Center for Imaging Science
Seminars/Colloquia/Invited Talks
Seminars
Thomas Nichols
Thresholding Methods for Small Group fMRI Studies
| PLACE: | Clark 314
|
| EVENT: | CIS Seminar Series
|
| DATE: | February 08, 2005
|
| TIME: | 1:00 - 2:00
| Abstract-
-
Central to any fMRI experiment is the identification of significant voxels while controlling the chance of false positives. The standard modeling approach is a massively univariate one, where univariate models are fit independently at every voxel. Test statistics at each voxel then comprise a statistic image, and detection of a signal reduces to finding a threshold on the image.
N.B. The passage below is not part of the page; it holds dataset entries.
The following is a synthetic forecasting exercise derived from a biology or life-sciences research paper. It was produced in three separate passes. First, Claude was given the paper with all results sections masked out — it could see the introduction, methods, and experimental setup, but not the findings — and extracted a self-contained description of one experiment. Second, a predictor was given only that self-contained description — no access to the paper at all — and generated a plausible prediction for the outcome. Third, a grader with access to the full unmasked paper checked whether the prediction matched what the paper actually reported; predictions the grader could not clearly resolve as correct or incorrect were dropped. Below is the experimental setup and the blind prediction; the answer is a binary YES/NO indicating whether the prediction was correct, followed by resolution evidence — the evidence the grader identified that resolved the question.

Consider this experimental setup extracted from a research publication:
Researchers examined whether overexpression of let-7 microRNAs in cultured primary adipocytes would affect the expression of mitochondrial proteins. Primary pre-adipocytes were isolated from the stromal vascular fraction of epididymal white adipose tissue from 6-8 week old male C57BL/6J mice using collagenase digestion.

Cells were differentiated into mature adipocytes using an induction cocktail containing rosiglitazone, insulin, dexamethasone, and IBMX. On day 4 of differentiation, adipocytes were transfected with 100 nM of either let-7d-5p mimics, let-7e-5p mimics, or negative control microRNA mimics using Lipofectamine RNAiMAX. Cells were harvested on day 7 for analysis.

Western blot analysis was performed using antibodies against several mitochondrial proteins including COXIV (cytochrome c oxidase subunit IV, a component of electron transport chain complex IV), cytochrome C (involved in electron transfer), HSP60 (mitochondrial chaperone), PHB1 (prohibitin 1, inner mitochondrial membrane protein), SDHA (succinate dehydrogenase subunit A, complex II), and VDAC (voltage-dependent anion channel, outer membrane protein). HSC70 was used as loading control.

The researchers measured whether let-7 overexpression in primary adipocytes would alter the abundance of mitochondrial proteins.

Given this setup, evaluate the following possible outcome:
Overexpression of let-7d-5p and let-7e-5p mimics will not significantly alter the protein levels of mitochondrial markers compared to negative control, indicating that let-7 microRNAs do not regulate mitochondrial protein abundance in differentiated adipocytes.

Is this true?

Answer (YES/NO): NO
A valid familywise error threshold must control the chance of one or more false positives across the image.
If the statistic image approximates a smooth random field under the null hypothesis, a rich collection of theory for finding thresholds is applicable. Keith Worsley and colleagues (1992) brought the Gaussian random field work of Adler and Hasofer to the functional neuroimaging community, and Worsley and colleagues has subsequently extended Adler's work by finding similar results for t, F, chi-squared and Hotelling's T^2 statistic images.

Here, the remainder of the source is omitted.